- Scraped caption text data -
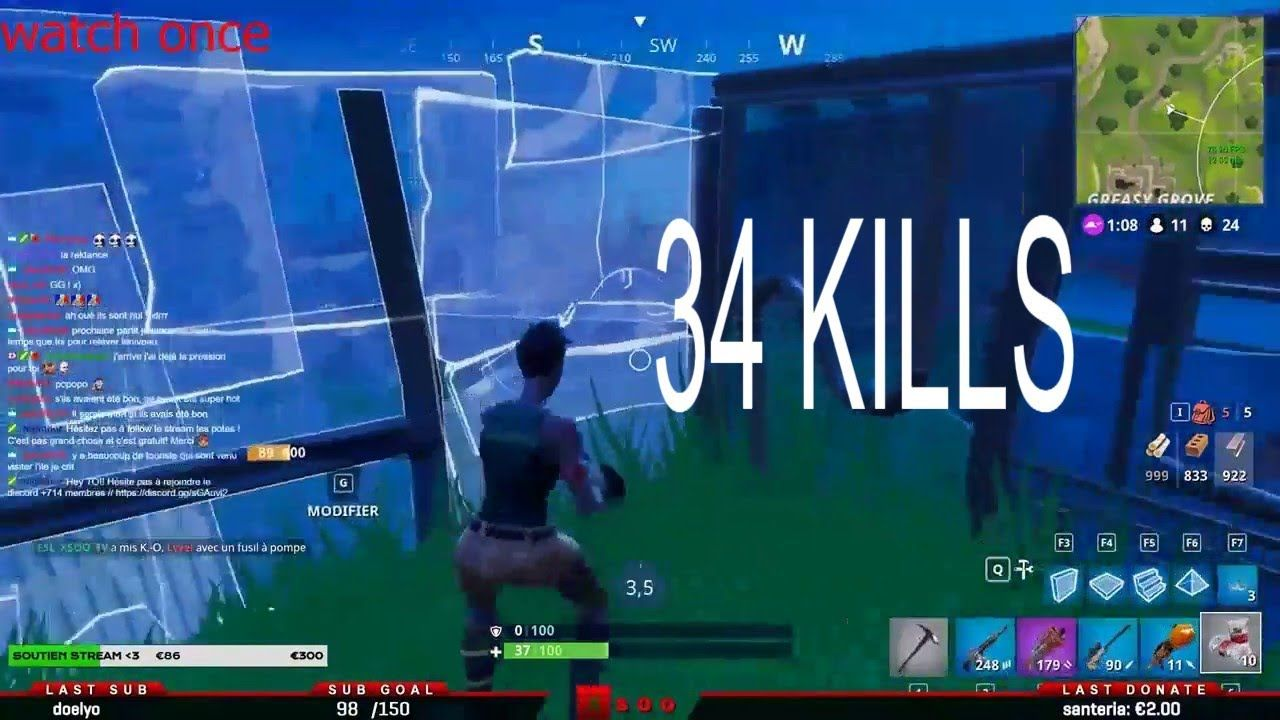 Solo Vs Squad World Record 34 Kills Win Fortnite Fr1 Game Games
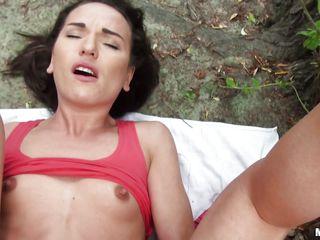 Реально первый в попу порно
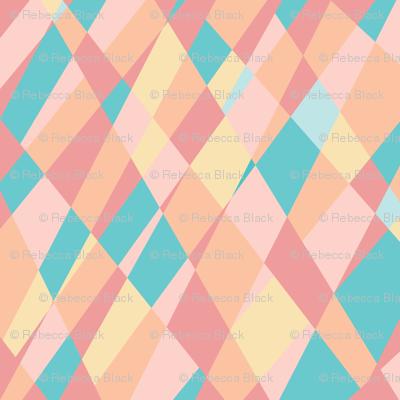 pastel reflective shards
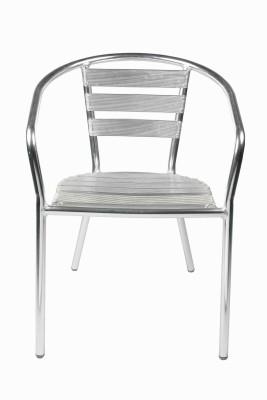 Ventura Metal Cafeteria Chair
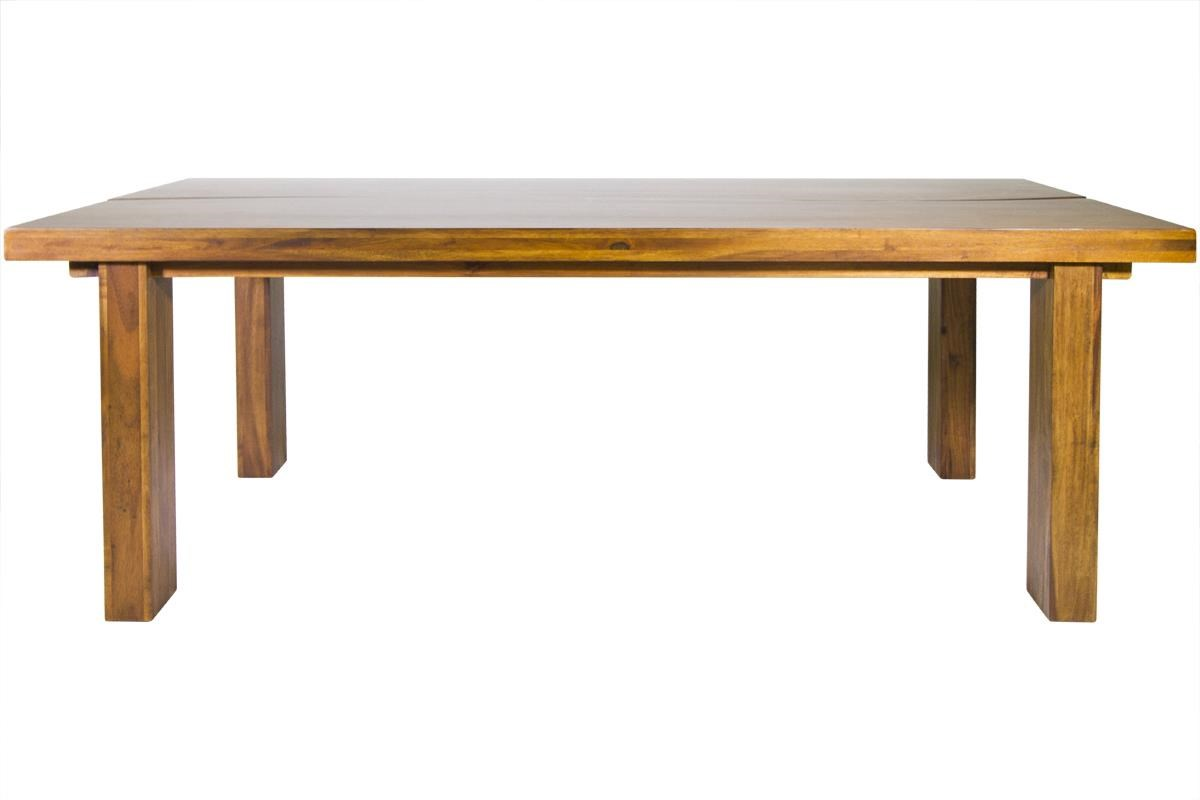 Ocean Dining Table by Modus International at Red Knot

- What you are asked to do -
Produce a verbatim copy of every entry, excluding pictures.

- Completed exercise -
 Solo Vs Squad World Record 34 Kills Win Fortnite Fr1 Game Games
 Реально первый в попу порно
 pastel reflective shards
 Ventura Metal Cafeteria Chair
 Ocean Dining Table by Modus International at Red Knot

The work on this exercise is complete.